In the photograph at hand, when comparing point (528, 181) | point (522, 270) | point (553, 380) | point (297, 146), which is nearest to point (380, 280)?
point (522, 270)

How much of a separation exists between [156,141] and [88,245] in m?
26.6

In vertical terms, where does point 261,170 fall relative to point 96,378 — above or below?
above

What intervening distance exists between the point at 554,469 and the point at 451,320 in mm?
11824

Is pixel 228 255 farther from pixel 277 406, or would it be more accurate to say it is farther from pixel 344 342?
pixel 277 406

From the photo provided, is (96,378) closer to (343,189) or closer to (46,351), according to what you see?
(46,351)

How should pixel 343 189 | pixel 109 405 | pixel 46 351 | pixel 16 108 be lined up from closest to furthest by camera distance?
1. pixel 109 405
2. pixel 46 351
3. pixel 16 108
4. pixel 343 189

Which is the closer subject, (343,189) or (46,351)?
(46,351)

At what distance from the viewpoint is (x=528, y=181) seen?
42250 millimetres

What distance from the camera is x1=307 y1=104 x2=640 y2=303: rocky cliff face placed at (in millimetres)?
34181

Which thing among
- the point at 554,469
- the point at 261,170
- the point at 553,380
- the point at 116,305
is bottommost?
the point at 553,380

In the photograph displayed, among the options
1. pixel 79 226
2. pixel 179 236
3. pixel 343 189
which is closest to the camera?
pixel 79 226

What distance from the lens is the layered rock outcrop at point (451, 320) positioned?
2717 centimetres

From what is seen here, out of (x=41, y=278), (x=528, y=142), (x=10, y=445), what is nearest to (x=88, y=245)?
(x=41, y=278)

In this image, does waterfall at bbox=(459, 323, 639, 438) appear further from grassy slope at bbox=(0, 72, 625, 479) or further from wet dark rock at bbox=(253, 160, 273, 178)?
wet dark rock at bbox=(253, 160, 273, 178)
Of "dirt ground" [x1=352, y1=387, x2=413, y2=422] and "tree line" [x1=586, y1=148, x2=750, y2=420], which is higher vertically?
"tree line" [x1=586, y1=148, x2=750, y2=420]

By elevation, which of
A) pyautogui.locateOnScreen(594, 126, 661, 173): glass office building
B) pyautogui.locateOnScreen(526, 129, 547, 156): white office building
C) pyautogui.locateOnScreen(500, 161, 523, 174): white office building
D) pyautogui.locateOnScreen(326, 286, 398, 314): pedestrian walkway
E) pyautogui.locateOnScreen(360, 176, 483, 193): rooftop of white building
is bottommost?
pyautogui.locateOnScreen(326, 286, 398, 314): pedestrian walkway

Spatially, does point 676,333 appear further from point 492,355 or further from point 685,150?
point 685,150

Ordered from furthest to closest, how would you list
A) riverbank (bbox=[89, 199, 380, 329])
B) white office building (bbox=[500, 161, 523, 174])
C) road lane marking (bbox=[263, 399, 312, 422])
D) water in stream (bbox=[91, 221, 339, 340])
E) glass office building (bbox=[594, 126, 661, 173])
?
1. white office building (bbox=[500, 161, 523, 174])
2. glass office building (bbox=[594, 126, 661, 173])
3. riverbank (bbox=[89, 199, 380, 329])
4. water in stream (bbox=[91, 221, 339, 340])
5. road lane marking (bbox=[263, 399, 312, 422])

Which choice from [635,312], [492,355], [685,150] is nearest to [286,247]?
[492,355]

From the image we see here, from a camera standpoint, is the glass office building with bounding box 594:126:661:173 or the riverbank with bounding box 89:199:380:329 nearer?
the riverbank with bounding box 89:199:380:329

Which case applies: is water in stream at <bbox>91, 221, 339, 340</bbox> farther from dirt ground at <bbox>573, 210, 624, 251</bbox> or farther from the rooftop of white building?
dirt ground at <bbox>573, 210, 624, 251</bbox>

(Problem to solve) Copy out word for word the lines of the records above, starting with the line that contains "In this image, does" and stopping after the line that contains "5. road lane".

(In response)
In this image, does waterfall at bbox=(459, 323, 639, 438) appear further from grassy slope at bbox=(0, 72, 625, 479) or further from wet dark rock at bbox=(253, 160, 273, 178)?
wet dark rock at bbox=(253, 160, 273, 178)
Of "dirt ground" [x1=352, y1=387, x2=413, y2=422] and "tree line" [x1=586, y1=148, x2=750, y2=420], which is higher vertically?
"tree line" [x1=586, y1=148, x2=750, y2=420]

By elevation, which of
A) pyautogui.locateOnScreen(594, 126, 661, 173): glass office building
B) pyautogui.locateOnScreen(526, 129, 547, 156): white office building
C) pyautogui.locateOnScreen(500, 161, 523, 174): white office building
D) pyautogui.locateOnScreen(326, 286, 398, 314): pedestrian walkway
E) pyautogui.locateOnScreen(360, 176, 483, 193): rooftop of white building
is bottommost?
pyautogui.locateOnScreen(326, 286, 398, 314): pedestrian walkway

Spatially, does point 676,333 appear further from point 492,355 or further from point 685,150?
point 685,150

Ordered from furthest to closest, how would you list
A) riverbank (bbox=[89, 199, 380, 329])
B) white office building (bbox=[500, 161, 523, 174])
C) road lane marking (bbox=[263, 399, 312, 422])
D) water in stream (bbox=[91, 221, 339, 340])
E) glass office building (bbox=[594, 126, 661, 173])
?
1. white office building (bbox=[500, 161, 523, 174])
2. glass office building (bbox=[594, 126, 661, 173])
3. riverbank (bbox=[89, 199, 380, 329])
4. water in stream (bbox=[91, 221, 339, 340])
5. road lane marking (bbox=[263, 399, 312, 422])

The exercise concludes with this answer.